Logré pasar 27 años de mi vida sin subirme a una montaña rusa. Recuerdo haber ido a Bush Gardens en uno de esos tours de RonalTours con mi mamá (ella se perdió a medio Disney, pero ésa es otra historia) y ver los dragones pasar como proyectiles casi rozándose, mientras pensaba: «Hay que estar demente para subirse a una vaina de ésas.» Un par de décadas después, allí me tenían, entrando a Six Flags en el DF, sintiéndome como el condenado que llevan al potro. Sudaba frío, tenía el intestino en la garganta, la lengua seca y la cara más pálida que de costumbre. Hice fila, me subí al artefacto, sujeté el seguro, reuní toda la valentía que encontré y puse en cola todas las malas palabras que pudieran salirme de la boca. Todavía siento en la columna los golpes de la cadena que engancha el carrito del Hades y lo eleva. El momento en suspenso entre regresar y desplomarse me ilustró mejor que cualquier clase de física lo relativo del tiempo. Nos inclinamos y alcancé la velocidad de la luz (bueno, así sentí yo). Terminé esa cita con el destino, increíblemente en una pieza. E inmediatamente regresé a ponerme en fila para ir otra vez.

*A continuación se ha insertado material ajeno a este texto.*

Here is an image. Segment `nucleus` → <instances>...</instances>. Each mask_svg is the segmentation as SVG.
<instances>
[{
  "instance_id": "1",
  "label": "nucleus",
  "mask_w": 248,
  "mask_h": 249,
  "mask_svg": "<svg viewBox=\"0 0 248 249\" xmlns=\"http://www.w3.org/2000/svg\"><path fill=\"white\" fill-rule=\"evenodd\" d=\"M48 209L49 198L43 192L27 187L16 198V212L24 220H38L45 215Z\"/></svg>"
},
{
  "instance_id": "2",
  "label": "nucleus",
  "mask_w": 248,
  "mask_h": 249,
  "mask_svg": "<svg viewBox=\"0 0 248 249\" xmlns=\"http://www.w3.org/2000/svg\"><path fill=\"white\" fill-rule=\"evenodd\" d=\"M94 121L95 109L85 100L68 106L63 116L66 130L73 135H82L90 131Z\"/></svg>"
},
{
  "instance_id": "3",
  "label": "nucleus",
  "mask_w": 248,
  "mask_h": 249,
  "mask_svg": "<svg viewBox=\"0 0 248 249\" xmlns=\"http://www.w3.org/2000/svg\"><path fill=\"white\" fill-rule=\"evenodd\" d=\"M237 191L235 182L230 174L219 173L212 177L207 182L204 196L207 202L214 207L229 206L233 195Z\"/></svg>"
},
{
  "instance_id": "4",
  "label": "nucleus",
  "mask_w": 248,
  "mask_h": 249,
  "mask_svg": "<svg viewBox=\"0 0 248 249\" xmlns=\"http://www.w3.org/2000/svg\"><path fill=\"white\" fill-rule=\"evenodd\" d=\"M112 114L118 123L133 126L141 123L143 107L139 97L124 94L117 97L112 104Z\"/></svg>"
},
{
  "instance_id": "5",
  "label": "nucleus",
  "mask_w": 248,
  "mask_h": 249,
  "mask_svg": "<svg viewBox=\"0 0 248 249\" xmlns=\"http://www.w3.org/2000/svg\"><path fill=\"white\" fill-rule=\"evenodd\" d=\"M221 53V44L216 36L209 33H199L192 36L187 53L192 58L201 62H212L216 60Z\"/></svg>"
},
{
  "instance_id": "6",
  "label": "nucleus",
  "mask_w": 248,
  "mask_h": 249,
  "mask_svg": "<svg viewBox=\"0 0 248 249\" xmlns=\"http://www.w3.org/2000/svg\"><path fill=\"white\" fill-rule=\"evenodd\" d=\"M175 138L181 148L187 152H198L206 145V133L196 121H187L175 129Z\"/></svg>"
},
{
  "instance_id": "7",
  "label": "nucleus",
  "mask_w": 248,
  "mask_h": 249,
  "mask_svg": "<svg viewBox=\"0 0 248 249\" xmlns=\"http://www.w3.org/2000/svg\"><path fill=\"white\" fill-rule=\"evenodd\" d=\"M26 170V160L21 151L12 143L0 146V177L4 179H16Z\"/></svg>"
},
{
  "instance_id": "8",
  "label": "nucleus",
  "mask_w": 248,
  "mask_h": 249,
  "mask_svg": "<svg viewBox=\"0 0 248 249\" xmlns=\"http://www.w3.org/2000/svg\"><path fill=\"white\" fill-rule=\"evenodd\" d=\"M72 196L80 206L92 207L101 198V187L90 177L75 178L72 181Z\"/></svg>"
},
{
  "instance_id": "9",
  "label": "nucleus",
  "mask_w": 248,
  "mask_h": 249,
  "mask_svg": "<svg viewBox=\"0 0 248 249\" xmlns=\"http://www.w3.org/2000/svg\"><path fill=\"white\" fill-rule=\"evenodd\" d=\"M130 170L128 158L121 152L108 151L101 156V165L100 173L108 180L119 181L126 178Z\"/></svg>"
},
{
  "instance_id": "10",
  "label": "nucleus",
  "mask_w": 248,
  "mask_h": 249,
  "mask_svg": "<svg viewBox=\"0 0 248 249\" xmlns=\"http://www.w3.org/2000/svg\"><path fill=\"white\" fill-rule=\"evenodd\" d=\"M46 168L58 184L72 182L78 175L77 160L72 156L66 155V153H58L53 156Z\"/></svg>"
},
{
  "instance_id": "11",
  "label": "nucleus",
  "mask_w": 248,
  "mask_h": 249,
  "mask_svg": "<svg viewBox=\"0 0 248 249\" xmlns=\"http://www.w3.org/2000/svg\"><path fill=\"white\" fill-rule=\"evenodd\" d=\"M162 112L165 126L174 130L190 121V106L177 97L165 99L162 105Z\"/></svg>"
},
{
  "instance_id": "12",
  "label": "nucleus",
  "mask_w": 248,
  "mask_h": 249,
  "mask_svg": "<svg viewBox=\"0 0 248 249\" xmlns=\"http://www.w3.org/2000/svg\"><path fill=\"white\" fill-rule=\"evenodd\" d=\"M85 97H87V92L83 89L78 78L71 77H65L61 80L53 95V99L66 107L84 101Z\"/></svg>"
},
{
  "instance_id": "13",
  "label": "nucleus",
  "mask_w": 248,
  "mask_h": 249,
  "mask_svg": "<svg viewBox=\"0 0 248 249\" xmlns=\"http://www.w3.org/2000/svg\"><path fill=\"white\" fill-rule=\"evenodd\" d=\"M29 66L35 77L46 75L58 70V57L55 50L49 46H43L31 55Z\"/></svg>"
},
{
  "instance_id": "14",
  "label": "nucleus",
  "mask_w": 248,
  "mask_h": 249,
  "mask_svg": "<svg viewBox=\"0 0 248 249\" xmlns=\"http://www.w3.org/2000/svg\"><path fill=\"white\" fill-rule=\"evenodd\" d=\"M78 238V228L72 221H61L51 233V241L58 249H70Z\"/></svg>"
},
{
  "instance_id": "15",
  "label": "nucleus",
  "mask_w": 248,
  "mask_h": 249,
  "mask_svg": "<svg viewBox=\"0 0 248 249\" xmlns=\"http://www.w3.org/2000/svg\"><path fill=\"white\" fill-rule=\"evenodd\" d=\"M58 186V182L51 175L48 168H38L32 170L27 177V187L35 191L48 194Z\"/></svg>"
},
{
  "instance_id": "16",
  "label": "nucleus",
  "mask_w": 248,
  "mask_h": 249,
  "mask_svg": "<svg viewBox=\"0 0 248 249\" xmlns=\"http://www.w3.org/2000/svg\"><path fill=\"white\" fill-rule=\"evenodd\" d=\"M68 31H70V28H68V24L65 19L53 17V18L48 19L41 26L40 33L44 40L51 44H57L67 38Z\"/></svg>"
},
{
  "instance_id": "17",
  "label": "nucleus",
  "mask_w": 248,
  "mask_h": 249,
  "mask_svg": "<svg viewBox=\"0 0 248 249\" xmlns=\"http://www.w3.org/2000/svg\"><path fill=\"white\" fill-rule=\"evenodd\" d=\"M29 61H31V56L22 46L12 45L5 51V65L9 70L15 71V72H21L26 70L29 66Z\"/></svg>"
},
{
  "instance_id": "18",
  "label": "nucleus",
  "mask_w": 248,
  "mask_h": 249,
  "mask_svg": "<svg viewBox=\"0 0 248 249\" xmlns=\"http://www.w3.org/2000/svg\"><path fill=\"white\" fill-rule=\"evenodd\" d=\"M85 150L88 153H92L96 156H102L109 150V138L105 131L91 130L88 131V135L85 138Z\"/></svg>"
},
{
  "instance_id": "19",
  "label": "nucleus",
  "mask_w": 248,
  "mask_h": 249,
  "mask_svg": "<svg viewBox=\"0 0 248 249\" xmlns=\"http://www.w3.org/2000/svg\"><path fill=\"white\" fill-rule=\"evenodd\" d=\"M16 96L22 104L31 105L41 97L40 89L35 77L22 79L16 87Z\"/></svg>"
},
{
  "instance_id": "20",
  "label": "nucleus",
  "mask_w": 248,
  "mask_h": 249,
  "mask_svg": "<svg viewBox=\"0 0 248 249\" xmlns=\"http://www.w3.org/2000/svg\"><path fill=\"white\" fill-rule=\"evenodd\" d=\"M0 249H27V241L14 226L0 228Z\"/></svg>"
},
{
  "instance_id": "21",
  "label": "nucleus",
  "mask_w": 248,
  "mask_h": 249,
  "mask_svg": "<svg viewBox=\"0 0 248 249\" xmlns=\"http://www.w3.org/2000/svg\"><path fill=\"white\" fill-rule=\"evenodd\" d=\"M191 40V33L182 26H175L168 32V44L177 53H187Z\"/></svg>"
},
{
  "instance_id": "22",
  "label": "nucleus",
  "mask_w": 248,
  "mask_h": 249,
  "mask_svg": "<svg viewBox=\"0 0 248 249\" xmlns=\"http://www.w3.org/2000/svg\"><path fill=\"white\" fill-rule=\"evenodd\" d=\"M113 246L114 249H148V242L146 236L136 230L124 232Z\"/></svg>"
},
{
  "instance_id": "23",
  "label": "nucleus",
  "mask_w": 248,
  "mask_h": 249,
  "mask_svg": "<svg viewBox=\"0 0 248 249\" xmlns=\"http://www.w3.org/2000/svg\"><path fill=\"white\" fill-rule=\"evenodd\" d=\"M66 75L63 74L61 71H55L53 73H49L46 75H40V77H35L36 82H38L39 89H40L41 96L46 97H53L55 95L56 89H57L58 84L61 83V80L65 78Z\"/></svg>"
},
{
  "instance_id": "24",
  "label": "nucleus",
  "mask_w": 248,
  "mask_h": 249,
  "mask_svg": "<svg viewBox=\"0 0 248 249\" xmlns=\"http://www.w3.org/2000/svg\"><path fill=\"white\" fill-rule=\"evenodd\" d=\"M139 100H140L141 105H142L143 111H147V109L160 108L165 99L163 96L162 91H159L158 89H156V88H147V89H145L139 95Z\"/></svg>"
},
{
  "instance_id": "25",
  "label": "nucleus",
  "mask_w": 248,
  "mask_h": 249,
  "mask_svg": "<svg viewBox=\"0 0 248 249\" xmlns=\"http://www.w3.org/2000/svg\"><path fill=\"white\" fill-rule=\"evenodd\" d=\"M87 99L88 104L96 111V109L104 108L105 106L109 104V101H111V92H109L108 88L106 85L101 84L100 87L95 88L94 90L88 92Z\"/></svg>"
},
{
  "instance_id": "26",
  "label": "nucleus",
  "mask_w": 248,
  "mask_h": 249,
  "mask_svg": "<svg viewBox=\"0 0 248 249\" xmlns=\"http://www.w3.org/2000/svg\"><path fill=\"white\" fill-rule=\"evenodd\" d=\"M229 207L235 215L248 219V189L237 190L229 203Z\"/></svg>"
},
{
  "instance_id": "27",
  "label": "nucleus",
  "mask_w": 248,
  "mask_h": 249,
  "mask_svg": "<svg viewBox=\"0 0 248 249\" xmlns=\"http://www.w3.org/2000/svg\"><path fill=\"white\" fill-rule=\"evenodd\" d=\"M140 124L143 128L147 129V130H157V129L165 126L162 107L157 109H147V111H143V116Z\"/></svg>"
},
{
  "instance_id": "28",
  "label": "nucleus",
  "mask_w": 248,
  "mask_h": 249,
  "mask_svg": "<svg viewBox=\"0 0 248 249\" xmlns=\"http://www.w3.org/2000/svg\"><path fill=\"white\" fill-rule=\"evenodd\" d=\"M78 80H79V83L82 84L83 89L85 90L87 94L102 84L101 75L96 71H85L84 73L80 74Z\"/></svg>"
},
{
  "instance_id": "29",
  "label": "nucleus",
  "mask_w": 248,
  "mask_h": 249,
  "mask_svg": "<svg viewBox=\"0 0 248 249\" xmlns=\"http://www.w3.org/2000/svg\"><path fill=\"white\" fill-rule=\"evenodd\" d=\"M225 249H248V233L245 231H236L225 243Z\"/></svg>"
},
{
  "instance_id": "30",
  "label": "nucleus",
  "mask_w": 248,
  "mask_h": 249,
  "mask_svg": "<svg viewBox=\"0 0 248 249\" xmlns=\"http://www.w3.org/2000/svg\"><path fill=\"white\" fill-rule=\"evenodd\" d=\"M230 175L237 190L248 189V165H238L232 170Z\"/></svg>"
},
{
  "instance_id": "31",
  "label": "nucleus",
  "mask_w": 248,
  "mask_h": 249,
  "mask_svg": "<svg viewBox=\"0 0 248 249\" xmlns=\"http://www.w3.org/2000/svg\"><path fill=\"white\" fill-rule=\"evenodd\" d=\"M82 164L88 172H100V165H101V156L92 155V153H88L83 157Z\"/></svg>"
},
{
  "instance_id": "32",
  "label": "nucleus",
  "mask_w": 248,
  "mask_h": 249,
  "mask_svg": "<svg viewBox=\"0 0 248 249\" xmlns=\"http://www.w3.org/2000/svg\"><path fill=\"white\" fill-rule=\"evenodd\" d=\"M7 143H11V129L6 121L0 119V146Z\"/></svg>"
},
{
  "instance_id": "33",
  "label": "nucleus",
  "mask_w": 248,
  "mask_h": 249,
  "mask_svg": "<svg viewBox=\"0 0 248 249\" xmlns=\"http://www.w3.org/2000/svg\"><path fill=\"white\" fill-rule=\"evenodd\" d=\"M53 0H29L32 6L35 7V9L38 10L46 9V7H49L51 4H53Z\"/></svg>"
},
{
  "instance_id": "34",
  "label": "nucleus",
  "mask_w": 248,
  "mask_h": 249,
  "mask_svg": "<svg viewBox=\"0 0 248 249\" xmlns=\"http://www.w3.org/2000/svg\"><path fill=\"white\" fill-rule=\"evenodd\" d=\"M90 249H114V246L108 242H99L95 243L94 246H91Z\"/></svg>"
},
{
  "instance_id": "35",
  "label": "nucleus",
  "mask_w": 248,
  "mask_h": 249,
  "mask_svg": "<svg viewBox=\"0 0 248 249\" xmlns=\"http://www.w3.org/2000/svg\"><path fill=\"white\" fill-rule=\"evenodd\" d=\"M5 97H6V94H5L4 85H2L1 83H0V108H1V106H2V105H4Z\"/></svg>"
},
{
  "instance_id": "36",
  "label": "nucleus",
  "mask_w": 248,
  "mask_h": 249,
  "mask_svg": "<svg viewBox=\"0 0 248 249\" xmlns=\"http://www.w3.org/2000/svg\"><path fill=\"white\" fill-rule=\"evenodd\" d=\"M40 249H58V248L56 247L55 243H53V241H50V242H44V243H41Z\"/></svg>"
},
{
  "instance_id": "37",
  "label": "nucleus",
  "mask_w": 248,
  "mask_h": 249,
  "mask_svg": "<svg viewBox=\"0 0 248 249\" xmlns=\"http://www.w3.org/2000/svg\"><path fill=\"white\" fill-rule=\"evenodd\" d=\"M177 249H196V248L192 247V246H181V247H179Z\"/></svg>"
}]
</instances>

Las aventuras extremas bajo ambientes controlados son el sustituto artificial de una humaninad que pasó cientos de miles de años huyendo de tigres dientes de sable y cazando mamuts, osos, jabalíes, otras tribus. Así como tenemos que forzar nuestros cuerpos a moverse, porque no estamos hechos para vidas sedentarias, una dosis de adrenalina pareciera mantener nuestras ganas de vivir. En nuestra modernidad, podemos darnos el lujo de, como dije, controlar esas emociones fuertes, inclusive en deportes extremos. Tal vez pensaría de forma diferente si fuera uno de mis engendros el que se tire de un edificio y arriesgue el pellejo que me costó 9 meses cocinar, pero serían él y sus pulgas los que estarían exponiéndose. El problema viene cuando, para sentirse vivos, se involucra a más gente con comportamientos de alto riesgo. Pasarse semáforos en rojo no es precisamente una actitud inteligente, como tampoco manejar ebrio, ni quemar rancho. Lo que haga uno con uno mismo, o con alguien más y su completo consentimiento, es válido. Si las consecuencias de los actos trascienden a terceros no involucrados, allí ya no vale el jueguito.
Sigo sufriendo sólo de pensar encaramarme a una charada que dé vueltas. Me estresa hasta el choconoy del IRTRA. Pero me subo cuantas veces puedo.